How tissue homeostasis is maintained during physiological conditions or upon tissue damage remains the top important yet unresolved issue. Accumulating evidence over the past two decades has established the Hippo signaling pathway as central regulator of organ size control, tissue homeostasis and regeneration. Excessive activation or absence of the Hippo signaling leads to abnormal tissue growth, disrupted tissue regeneration and repair that ultimately result in tissue damage and tumorigenesis. The core members of this pathway are composed of the upstream kinase complex MST/SAV/LATS/MOB and the downstream transcriptional complex YAP/TAZ-TEADs. Despite the well-defined regulatory mechanism of Hippo signaling activity, the molecular basis that tissue/organ initiates specific target gene program to orchestrate tissue homeostasis is unclarified. Particularly, how the Hippo signaling pathway regulates cell apoptosis is in need of further study.

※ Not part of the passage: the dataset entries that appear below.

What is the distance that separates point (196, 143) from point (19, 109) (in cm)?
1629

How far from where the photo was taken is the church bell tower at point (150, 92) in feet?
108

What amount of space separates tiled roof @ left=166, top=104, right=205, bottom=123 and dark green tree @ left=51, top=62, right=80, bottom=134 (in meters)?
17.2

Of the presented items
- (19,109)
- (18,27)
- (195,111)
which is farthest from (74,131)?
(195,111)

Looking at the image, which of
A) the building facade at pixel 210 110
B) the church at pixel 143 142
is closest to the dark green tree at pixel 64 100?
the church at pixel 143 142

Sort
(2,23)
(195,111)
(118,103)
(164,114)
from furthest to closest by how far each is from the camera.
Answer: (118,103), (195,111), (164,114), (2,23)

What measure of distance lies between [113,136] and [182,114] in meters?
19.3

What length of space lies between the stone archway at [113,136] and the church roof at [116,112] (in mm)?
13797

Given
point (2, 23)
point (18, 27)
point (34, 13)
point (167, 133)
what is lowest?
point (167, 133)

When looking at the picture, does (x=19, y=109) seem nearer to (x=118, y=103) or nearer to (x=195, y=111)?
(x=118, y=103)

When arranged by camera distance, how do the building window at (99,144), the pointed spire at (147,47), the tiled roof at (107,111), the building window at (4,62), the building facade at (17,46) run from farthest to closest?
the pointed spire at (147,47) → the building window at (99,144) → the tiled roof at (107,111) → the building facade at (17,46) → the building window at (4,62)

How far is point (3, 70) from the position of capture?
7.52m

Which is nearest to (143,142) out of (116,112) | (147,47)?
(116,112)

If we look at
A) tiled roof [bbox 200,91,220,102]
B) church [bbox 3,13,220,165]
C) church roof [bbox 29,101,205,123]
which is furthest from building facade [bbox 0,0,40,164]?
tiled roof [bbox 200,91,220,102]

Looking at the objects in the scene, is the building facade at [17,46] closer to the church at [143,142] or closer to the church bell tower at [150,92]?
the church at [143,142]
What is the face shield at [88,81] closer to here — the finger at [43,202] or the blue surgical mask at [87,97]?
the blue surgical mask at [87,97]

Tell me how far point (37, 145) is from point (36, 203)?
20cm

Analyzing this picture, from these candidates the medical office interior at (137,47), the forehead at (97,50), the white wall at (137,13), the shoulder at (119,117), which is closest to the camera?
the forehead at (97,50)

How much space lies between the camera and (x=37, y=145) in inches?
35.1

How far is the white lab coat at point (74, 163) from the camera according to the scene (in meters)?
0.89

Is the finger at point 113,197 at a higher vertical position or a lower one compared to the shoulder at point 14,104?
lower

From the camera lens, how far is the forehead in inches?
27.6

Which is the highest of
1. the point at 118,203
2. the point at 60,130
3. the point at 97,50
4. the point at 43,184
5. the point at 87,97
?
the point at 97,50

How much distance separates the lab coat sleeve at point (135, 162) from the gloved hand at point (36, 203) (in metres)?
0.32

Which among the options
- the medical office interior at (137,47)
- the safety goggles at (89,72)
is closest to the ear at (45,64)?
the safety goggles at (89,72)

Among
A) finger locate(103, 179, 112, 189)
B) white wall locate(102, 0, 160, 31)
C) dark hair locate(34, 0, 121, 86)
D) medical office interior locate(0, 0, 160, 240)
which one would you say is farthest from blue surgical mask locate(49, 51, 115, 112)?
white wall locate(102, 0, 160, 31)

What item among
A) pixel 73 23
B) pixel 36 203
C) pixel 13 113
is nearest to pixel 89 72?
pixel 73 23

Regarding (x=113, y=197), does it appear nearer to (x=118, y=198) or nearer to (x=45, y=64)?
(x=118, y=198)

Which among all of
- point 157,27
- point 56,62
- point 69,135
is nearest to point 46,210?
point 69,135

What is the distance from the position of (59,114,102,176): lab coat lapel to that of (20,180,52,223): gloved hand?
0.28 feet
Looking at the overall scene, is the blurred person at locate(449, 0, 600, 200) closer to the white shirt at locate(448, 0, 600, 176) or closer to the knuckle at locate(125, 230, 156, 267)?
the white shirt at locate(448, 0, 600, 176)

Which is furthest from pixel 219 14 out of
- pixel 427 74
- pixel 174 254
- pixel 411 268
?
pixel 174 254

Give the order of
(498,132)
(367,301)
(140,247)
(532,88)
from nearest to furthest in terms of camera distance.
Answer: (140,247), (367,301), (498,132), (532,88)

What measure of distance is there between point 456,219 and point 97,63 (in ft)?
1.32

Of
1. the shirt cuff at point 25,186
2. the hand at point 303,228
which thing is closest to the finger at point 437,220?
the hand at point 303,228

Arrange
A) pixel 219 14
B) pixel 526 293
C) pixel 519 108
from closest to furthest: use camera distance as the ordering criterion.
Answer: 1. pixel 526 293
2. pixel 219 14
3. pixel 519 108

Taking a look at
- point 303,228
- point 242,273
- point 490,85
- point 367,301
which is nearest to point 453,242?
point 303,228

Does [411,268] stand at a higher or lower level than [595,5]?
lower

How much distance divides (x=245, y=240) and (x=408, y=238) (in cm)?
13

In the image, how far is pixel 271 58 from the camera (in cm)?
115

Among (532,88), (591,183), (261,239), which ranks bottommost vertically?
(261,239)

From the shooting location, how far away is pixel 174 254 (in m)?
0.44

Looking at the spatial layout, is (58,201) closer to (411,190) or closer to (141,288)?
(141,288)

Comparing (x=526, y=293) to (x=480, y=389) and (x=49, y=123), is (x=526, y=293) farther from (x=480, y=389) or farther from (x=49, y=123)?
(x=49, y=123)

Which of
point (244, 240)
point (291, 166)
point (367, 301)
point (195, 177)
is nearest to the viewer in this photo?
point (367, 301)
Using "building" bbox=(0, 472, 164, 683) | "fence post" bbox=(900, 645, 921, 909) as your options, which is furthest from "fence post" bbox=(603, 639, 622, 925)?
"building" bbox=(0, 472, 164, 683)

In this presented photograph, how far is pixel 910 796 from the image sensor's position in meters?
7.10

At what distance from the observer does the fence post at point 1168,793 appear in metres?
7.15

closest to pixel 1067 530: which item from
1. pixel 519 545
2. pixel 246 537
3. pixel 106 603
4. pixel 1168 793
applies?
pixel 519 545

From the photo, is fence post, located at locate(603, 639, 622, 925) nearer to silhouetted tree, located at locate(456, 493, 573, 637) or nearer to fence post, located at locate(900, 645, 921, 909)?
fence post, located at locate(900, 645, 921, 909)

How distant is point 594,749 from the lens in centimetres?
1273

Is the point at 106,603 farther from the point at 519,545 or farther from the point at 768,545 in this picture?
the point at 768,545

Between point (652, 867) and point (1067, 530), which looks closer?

The study entitled as “A regulation loop between YAP and NR4A1 balances cell proliferation and apoptosis” was published in Cell Reports on October 20, 2020.
By integrating genome-wide multi-omics approach, researchers led by Prof. ZHANG Lei from the Center for Excellence in Molecular Cell Science, Shanghai Institute of Biochemistry and Cell Biology of the Chinese Academy of Sciences (CAS) has identified NR4A1 as a key mediator of cell apoptosis significantly repressed by YAP via recruiting the epigenetic complex NuRD. In addition, YAP constrained mitochondrial localization of NR4A1 through AKT to abrogate its proapoptotic function. As a feedback loop, NR4A1 facilitates YAP ubiquitination and degradation to augment the Hippo signaling. This reciprocal relationship of YAP/NR4A1 is of physiological significance during liver regeneration and tumorigenesis. The repression of NR4A1 upon partial hepatectomy is critical to establish YAP signaling robustness for efficient hepatocyte proliferation and liver regeneration. Activation of NR4A1 suppresses YAP activity to avoid tissue overgrowth that lead to tumorigenesis, where YAP is commonly overexpressed. Collectively, this study identifies NR4A1 as a directly repressed target of YAP/TAZ-TEADs and show that the reciprocal feedback regulation between YAP and NR4A1 enables proper organ size during liver regeneration and constrains tumorigenesis to maintain tissue homeostasis.
Proposed working model of the regulation loop between YAP and NR4A1：Under the circumstance of environmental stresses, such as liver damage that initiating liver regeneration or tumor initiation, inactivation of Hippo signaling, on the one hand, triggers YAP activation and nuclear translocation to recruit NuRD complex, leading to transcriptional repression of NR4A1 and activation of proliferation-related target genes. On the other hand, activated YAP signaling drives AKT-dependent phosphorylation of NR4A1 to disrupt its mitochondrial localization and pro-apoptotic activity. These events are critical to establish YAP signaling robustness for efficient hepatocyte proliferation and liver regeneration. When liver normally reaches its approximate size, the Hippo signaling is reactivated to restore the expression and mitochondrial targeting of NR4A1 to help constrain YAP activity through enhancing its binding to 14-3-3 and degradation, which consequently results in proper tissue homeostasis to avoid tissue overgrowth that lead to tumorigenesis, where YAP is commonly overexpressed.